There are countless ghost candidates who have been appearing for the civil service exam since 2003.
Over three lakh aspirants sit for the civil services exam every year hoping that the selection process is fair.
But documents available with NDTV show that there are some who take the test even without applying for it.
What's more the UPSC announced its results for the preliminary exams for the civil services but as in the past it did not give out important details such as the ranking and marks of all those who appeared in the exam.
This despite two orders from the Central Information Commission to make it more transparent.
In 2007, 3,34,114 candidates were allotted roll numbers by the UPSC.
Even though it received only 3,33,680 applications, thus 434 more candidates became eligible for the exam even without applying for it.
This seems to have become a practice. In 2006, 539 such ghost candidates were allotted roll numbers.
In 2005 the UPSC allotted 172 more roll numbers than the total number of applications it received.
In 2004 and 2003 the number of such candidates was 439 and 72 respectively.
Reasons for discrepancy
The commission gives conflicting reasons for this discrepancy. In May this year it told Ravi Jindal an applicant under the RTI.
''Roll numbers are allotted randomly. Due to transfer of mix-up applications of other examinations, the number of total candidates applied may not match with that of the last roll number''
When NDTV contacted the UPSC it said that the difference in the numbers were due to random allotment of roll numbers a procedure in operation only since 2006.
But as these records show ghost candidates have been appearing for the exam since 2003.

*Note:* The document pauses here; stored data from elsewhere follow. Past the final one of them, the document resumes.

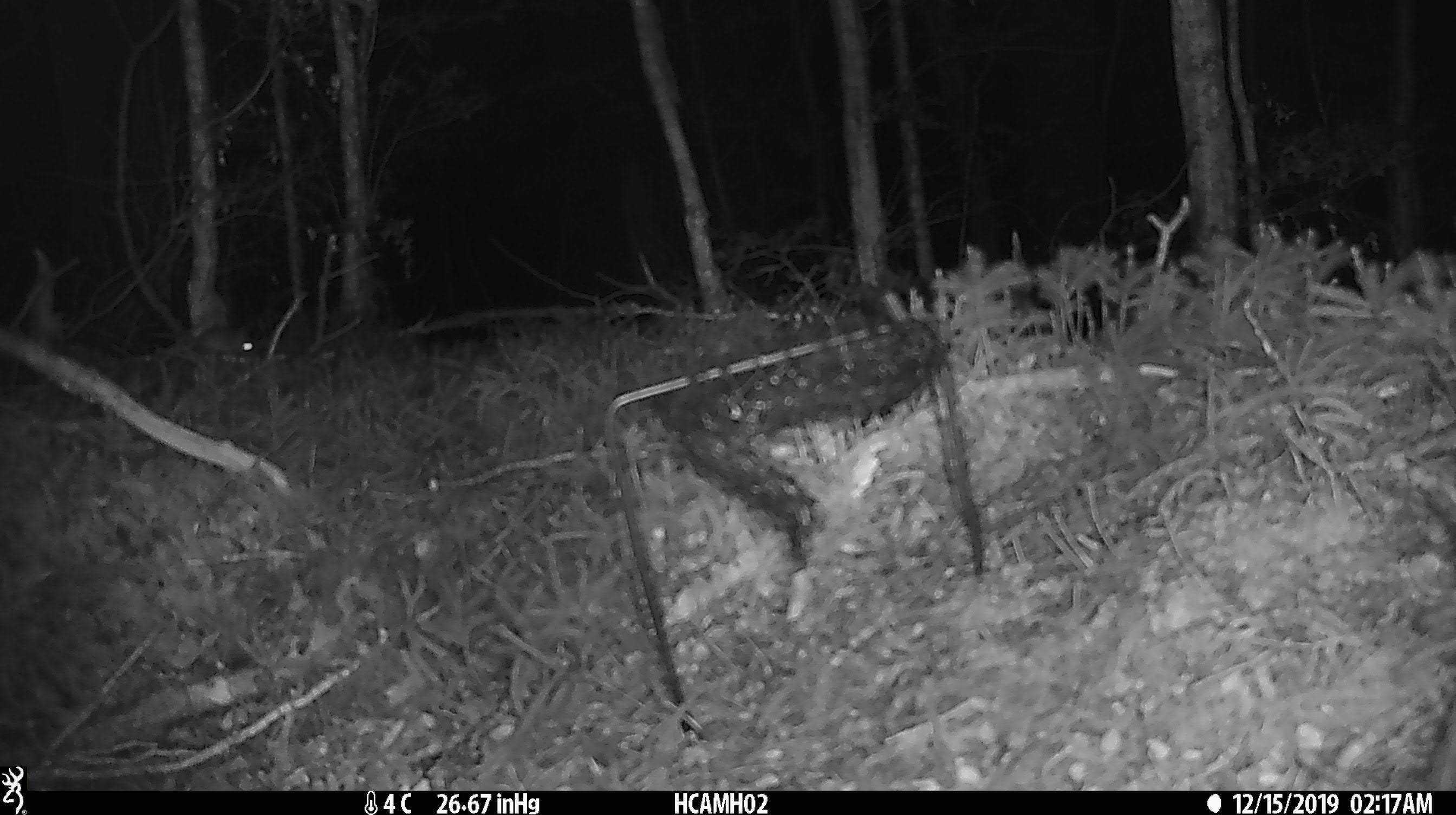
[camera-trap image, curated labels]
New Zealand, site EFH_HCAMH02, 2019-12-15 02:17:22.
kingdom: Animalia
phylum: Chordata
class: Mammalia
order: Rodentia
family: Muridae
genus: Mus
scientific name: Mus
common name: mouse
Mouse (Mus).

''It could also imply that there is some kind of manipulation. Since the system being computerised there is no question of any error and error creeping in means some sort of manipulation is being done,'' said Ravi Jindal, Civil Services aspirant.
It's not just ghost candidates NDTV has come across another case in which the UPSC had its way.

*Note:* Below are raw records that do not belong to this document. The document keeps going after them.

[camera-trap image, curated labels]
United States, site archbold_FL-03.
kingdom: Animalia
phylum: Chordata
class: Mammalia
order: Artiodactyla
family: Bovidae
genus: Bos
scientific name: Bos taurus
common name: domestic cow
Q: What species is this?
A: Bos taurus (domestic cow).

In August 2005 the UPSC advertised for a post of senior scientific expert at the Forensics Science Laboratory in Delhi.
Sanjeev Kumar who worked at a government owned Forensic training institute did not have the five-year work experience or the requisite degrees for the post.
He applied for the post but the UPSC went ahead and short-listed him.
The Delhi government then wrote a letter to the UPSC saying Kumar did not qualify for the post.
But despite that the Commission recommended that Kumar be appointed.
As its recommendations are binding Kumar was hired.
NDTV tried to contact Sanjeev Kumar and the UPSC on this appointment but both refused to comment.
The UPSC recruits the top administrators of the country but it has been blocking efforts by students and aspirants seeking greater transparency in its selection process.
UPSC's plea that this would compromise the selection process is being challenged in the Delhi High court but this case of a blatant bias and bending of rules once again underscores the need for greater accountability.